WORK REQUEST:
Since the listing below shows pictures, leave them out and write out exactly the lines from the line with "maniac caffeine addict" to the line with "White rose on red background drawstring bag", both included, and no others.

DATASET RECORDS:

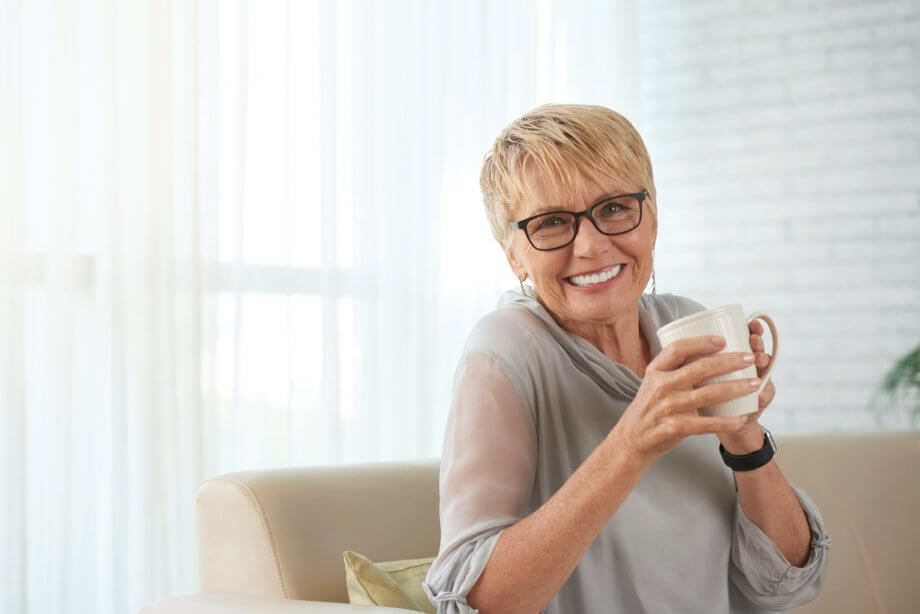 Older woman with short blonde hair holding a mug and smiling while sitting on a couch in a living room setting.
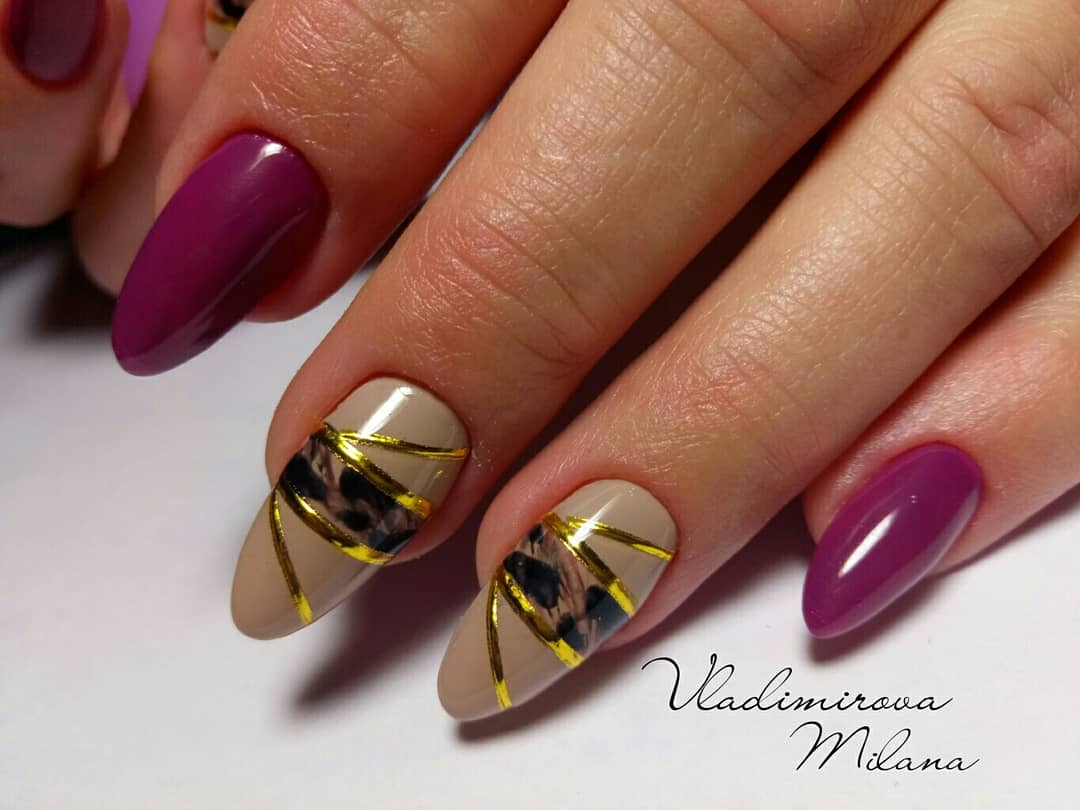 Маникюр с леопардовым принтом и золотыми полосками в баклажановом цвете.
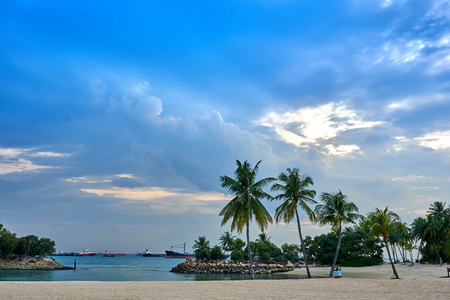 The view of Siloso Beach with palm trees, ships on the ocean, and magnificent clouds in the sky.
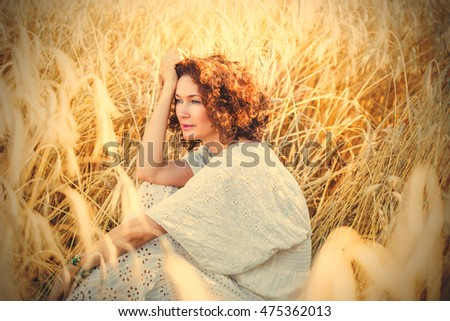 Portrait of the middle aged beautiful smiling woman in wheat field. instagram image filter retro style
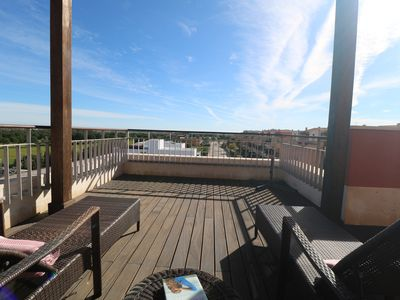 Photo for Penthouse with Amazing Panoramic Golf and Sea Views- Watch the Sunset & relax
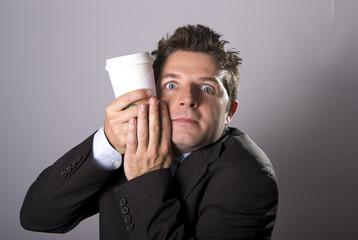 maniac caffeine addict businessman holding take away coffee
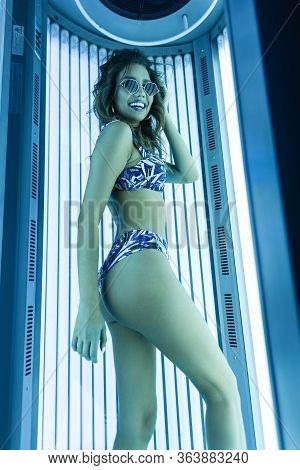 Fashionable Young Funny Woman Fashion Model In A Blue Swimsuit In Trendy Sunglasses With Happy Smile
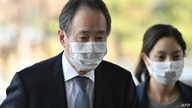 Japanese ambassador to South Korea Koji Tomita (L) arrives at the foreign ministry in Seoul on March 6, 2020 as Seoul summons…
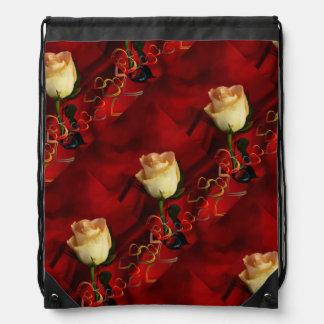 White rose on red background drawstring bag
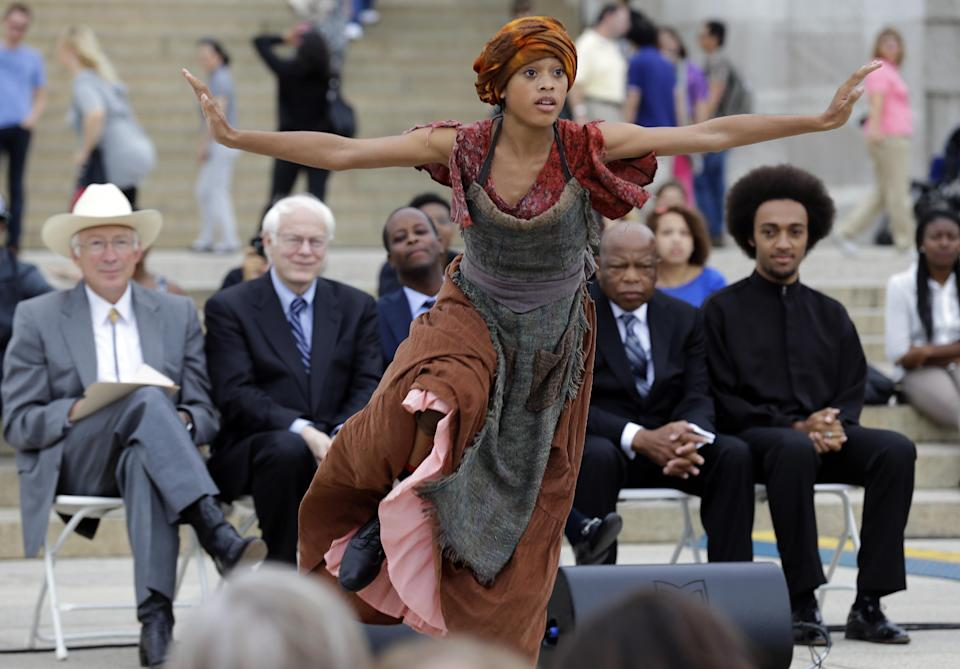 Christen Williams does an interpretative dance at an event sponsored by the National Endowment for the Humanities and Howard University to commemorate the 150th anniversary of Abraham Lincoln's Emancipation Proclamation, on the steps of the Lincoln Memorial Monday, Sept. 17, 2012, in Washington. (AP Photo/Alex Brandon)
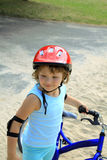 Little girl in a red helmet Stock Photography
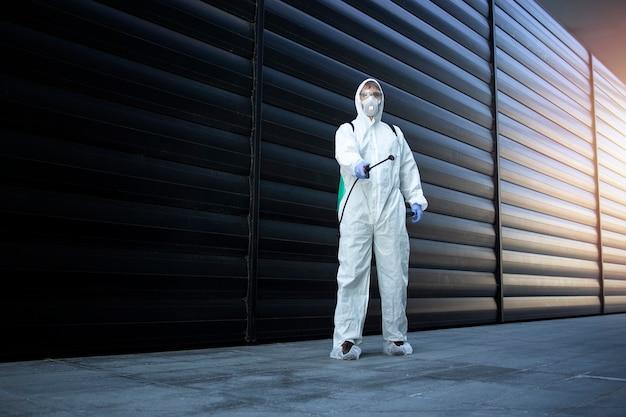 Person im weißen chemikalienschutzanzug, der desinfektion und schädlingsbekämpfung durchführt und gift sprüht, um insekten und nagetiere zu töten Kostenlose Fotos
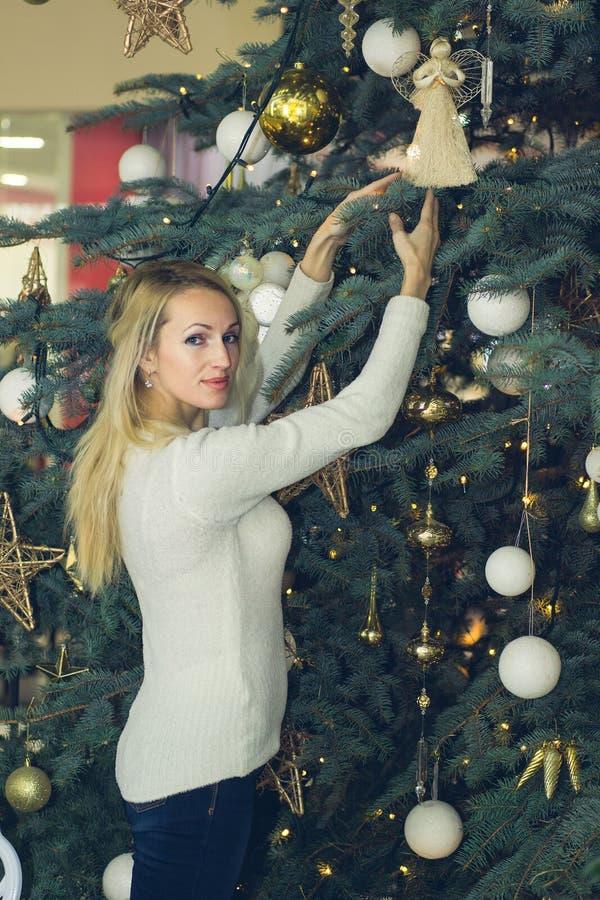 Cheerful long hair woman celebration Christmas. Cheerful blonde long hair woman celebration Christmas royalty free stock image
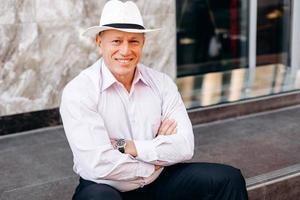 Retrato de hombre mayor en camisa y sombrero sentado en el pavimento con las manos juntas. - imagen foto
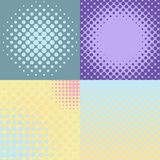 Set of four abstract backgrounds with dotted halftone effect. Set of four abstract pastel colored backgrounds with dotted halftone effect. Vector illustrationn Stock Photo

RESPONSE AREA:
 maniac caffeine addict businessman holding take away coffee
 Fashionable Young Funny Woman Fashion Model In A Blue Swimsuit In Trendy Sunglasses With Happy Smile
 Japanese ambassador to South Korea Koji Tomita (L) arrives at the foreign ministry in Seoul on March 6, 2020 as Seoul summons…
 White rose on red background drawstring bag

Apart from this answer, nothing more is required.